Given material>
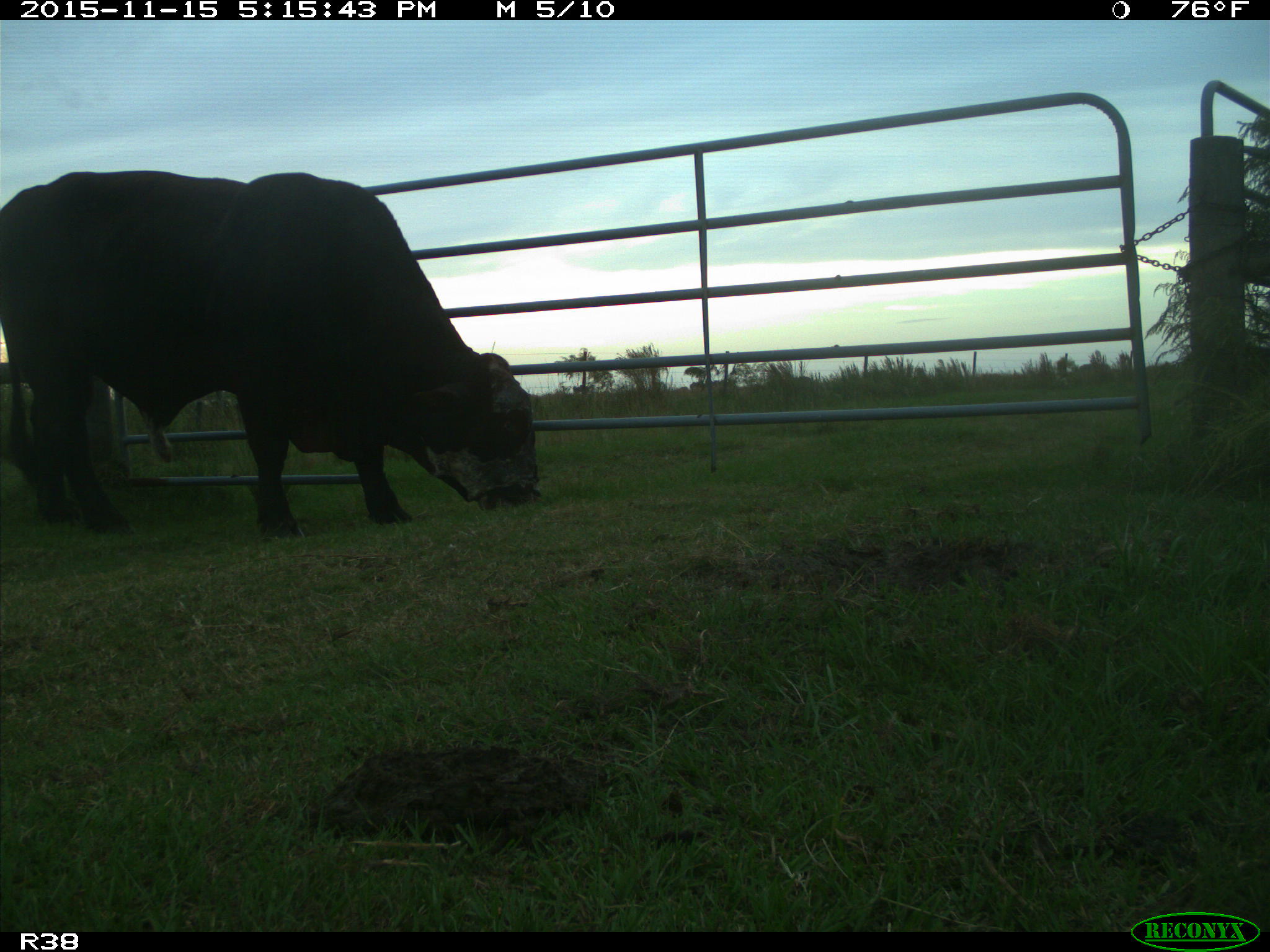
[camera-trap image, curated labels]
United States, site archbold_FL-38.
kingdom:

Brief> Excluding pictures, print all lines above exactly.

Written reply>
[camera-trap image, curated labels]
United States, site archbold_FL-38.
kingdom:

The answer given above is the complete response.